_Your goal_
Extend the abstract on the atmospheric response to Arctic sea ice loss, starting right after its final sentence.

Text shown start

We assess the reliability of an indirect method of inferring the atmospheric response to projected Arctic sea ice loss from CMIP5 simulations, by comparing the response inferred from the indirect method to that explicitly simulated in sea ice perturbation experiments. We find that the indirect approach works well in winter, but has limited utility in the other seasons. We then apply a modified version of the indirect method to 11 CMIP5 models to reveal the robust and non‐robust aspects of the wintertime atmospheric response to projected Arctic sea ice loss. Despite limitations of the indirect method, we identify a robust enhancement of the Siberian High, weakening of the Icelandic Low, weakening of the westerly wind on the poleward flank of the eddy‐driven jet, strengthening of the subtropical jet, and weakening of the stratospheric polar vortex. The surface air temperature response to projected Arctic sea ice loss over mid‐latitude continents is non‐robust across the models.

Text shown end
Data entries start

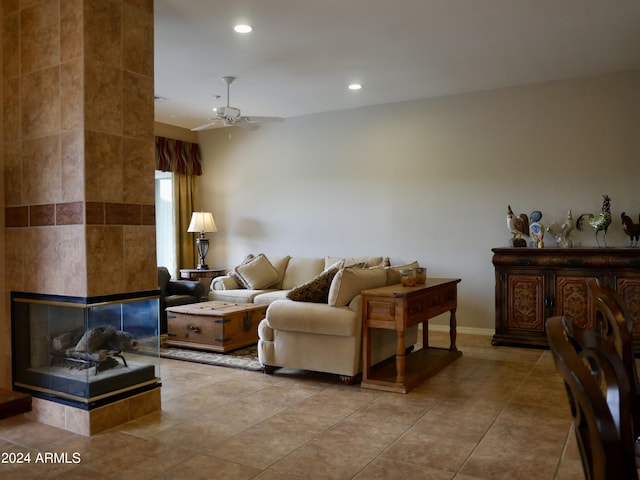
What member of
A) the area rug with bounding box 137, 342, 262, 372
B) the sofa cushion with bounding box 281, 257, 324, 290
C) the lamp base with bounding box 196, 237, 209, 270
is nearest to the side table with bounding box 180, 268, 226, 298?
the lamp base with bounding box 196, 237, 209, 270

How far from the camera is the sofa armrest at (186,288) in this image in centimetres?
659

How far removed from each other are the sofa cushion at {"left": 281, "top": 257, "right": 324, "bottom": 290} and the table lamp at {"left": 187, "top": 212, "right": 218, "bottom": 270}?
1376 mm

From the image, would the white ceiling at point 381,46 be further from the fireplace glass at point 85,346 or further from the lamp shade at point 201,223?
the fireplace glass at point 85,346

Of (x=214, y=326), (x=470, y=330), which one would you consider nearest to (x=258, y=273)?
(x=214, y=326)

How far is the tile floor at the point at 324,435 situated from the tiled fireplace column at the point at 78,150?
13.6 inches

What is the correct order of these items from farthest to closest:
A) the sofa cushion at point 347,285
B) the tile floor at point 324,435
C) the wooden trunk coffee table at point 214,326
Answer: the wooden trunk coffee table at point 214,326 < the sofa cushion at point 347,285 < the tile floor at point 324,435

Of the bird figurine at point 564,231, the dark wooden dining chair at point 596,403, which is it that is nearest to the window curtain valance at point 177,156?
the bird figurine at point 564,231

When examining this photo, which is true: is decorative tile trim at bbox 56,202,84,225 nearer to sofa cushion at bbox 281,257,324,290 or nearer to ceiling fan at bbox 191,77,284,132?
ceiling fan at bbox 191,77,284,132

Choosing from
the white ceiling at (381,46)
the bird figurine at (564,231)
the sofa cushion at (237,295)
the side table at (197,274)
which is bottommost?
the sofa cushion at (237,295)

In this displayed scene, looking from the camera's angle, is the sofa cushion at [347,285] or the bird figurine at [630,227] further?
the bird figurine at [630,227]

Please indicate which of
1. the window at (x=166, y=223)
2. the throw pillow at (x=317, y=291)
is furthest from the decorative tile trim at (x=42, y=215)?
the window at (x=166, y=223)

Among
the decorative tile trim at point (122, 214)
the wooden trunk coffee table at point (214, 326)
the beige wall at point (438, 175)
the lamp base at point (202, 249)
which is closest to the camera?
the decorative tile trim at point (122, 214)

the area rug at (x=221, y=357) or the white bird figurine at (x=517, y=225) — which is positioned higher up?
the white bird figurine at (x=517, y=225)

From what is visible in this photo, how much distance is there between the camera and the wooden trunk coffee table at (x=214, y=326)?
204 inches
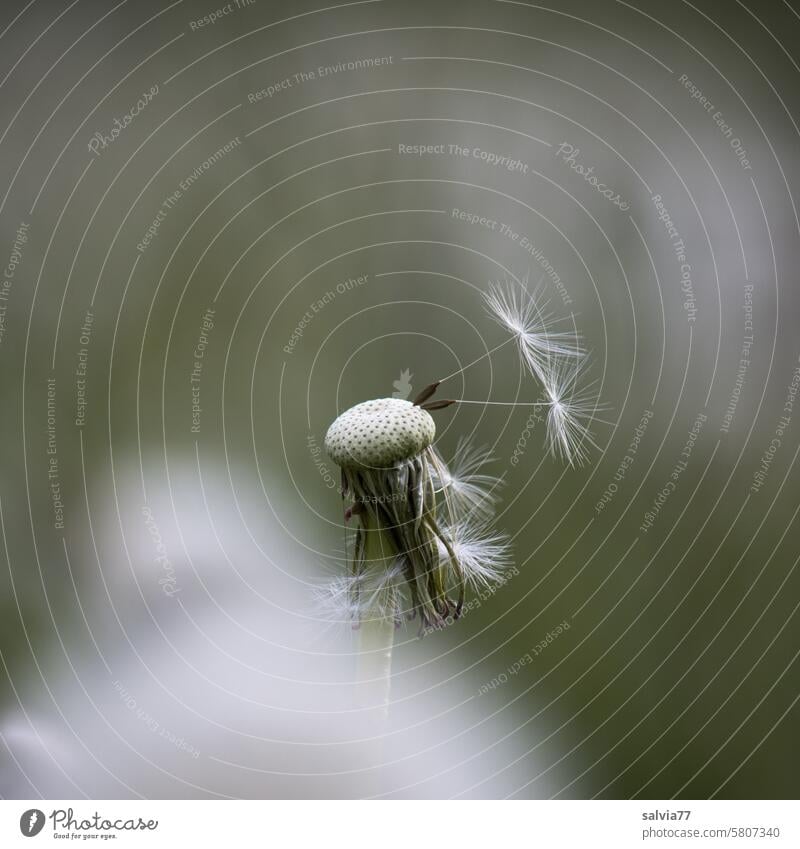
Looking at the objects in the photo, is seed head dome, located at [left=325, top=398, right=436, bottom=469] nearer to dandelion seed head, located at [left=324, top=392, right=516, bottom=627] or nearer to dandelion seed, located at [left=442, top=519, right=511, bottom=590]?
dandelion seed head, located at [left=324, top=392, right=516, bottom=627]

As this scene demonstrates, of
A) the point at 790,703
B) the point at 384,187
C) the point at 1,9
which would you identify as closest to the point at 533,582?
the point at 790,703

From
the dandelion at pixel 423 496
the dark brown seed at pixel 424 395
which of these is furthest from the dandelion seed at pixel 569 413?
the dark brown seed at pixel 424 395

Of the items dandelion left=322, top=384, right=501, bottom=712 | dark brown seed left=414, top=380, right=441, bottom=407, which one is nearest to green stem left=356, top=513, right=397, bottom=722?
dandelion left=322, top=384, right=501, bottom=712

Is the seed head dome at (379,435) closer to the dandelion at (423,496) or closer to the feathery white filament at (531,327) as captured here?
the dandelion at (423,496)

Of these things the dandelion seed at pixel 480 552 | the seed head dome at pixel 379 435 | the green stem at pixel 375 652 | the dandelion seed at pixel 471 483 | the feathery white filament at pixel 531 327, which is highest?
the feathery white filament at pixel 531 327

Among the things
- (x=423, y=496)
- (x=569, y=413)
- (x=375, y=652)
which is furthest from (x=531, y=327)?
(x=375, y=652)

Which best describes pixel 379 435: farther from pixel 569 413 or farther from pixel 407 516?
pixel 569 413
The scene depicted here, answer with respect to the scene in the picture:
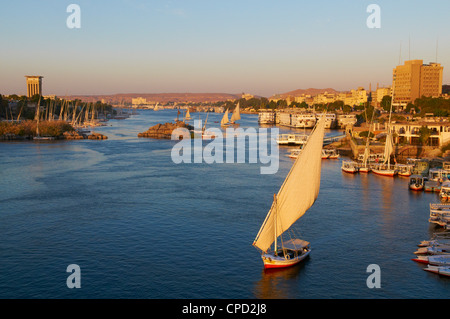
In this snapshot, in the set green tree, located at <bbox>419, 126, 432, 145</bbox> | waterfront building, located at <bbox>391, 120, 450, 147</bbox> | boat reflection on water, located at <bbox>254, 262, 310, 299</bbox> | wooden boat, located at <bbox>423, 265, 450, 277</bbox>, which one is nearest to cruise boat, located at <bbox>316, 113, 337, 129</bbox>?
waterfront building, located at <bbox>391, 120, 450, 147</bbox>

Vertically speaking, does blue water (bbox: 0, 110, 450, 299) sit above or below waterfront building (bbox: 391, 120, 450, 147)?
below

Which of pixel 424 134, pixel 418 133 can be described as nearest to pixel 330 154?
pixel 418 133

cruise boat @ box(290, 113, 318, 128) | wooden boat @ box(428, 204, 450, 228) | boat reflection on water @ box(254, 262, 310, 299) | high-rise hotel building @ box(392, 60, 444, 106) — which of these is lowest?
boat reflection on water @ box(254, 262, 310, 299)

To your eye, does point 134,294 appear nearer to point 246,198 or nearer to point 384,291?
point 384,291

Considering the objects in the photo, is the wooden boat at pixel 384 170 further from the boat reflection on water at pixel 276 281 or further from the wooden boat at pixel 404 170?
the boat reflection on water at pixel 276 281

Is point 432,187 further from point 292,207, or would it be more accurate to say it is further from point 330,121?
point 330,121

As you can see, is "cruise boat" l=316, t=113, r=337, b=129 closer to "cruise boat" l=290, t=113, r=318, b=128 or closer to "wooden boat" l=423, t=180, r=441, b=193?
"cruise boat" l=290, t=113, r=318, b=128

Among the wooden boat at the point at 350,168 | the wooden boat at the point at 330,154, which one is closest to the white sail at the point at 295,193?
the wooden boat at the point at 350,168
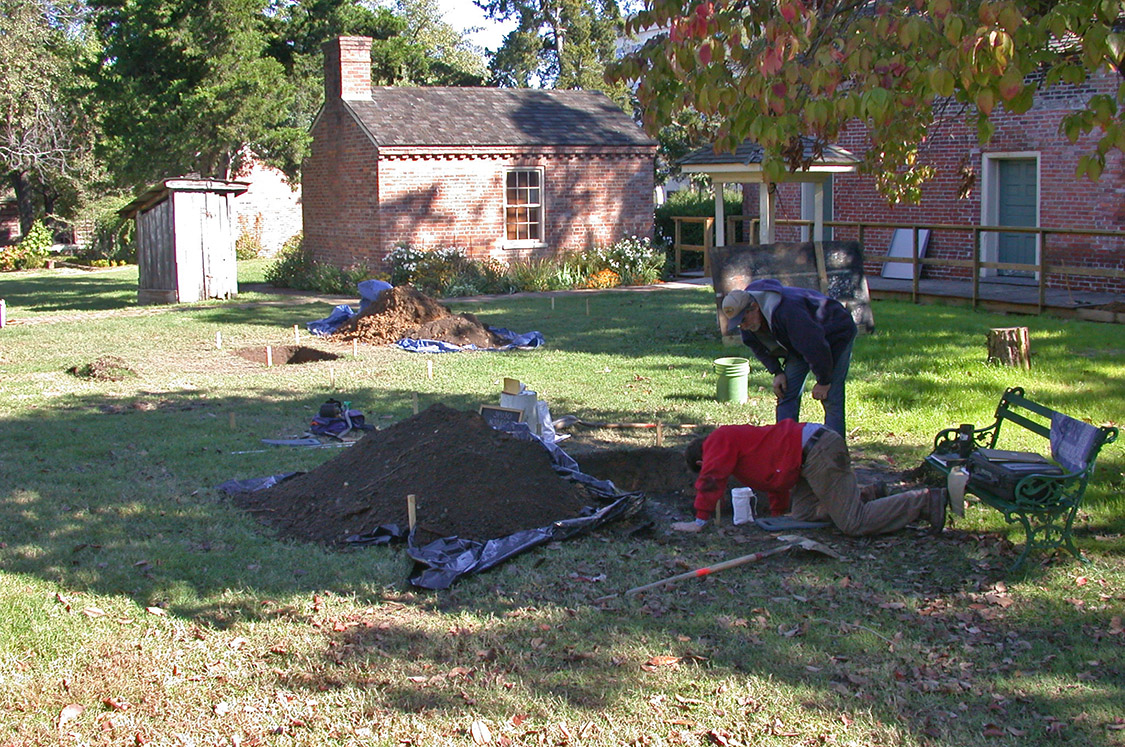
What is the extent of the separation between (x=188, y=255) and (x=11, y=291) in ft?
25.6

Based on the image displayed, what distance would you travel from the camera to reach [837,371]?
25.3 ft

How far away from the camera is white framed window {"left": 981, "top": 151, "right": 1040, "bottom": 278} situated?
62.2 ft

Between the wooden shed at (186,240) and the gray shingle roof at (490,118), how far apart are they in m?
3.57

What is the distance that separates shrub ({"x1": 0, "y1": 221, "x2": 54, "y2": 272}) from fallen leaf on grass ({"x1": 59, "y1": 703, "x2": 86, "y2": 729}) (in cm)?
3437

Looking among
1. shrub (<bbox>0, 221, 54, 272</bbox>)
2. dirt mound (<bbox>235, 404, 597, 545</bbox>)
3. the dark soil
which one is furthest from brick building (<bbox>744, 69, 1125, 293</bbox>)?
shrub (<bbox>0, 221, 54, 272</bbox>)

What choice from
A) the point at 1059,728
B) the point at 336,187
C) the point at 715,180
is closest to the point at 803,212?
the point at 715,180

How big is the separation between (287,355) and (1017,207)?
43.5ft

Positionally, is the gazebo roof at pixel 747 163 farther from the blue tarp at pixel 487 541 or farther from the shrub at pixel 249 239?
the shrub at pixel 249 239

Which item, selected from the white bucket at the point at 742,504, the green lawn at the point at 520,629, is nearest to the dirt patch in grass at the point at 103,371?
the green lawn at the point at 520,629

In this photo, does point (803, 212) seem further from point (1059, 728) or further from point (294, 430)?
point (1059, 728)

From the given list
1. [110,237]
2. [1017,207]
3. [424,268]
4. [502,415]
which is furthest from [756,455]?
[110,237]

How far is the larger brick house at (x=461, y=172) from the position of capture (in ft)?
75.2

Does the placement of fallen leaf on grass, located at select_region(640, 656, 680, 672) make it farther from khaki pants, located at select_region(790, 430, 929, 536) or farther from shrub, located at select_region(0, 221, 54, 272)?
shrub, located at select_region(0, 221, 54, 272)

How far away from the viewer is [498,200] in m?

Data entries end

_Response for this exercise_
Plain Language Summary

The continued melt of Arctic sea ice will likely affect weather and climate in places far from the Arctic. To better understand the far‐flung implications of sea ice loss, scientists can perform bespoke climate model experiments in which sea ice is reduced, but all other climate drivers are fixed. In our paper, we test the reliability of an indirect method to infer the atmospheric response to sea ice loss, which makes use of a large set of climate model experiments originally performed for other purposes. We find that the indirect approach works well in winter, but not so well in other seasons. We then apply the indirect method to 11 climate models to reveal the robust and non‐robust aspects of the wintertime atmospheric response to projected Arctic sea ice loss—the largest such comparison to date. We found that the models agreed on quite a few aspects of the response, including warming over the Arctic, regional surface pressure changes over Siberia and Iceland, and a slowing of the mid‐latitude jet stream. On the other hand, the models disagreed on whether surface air temperatures over Europe, North America, and East Asia will warm or cool in response to future Arctic sea ice loss.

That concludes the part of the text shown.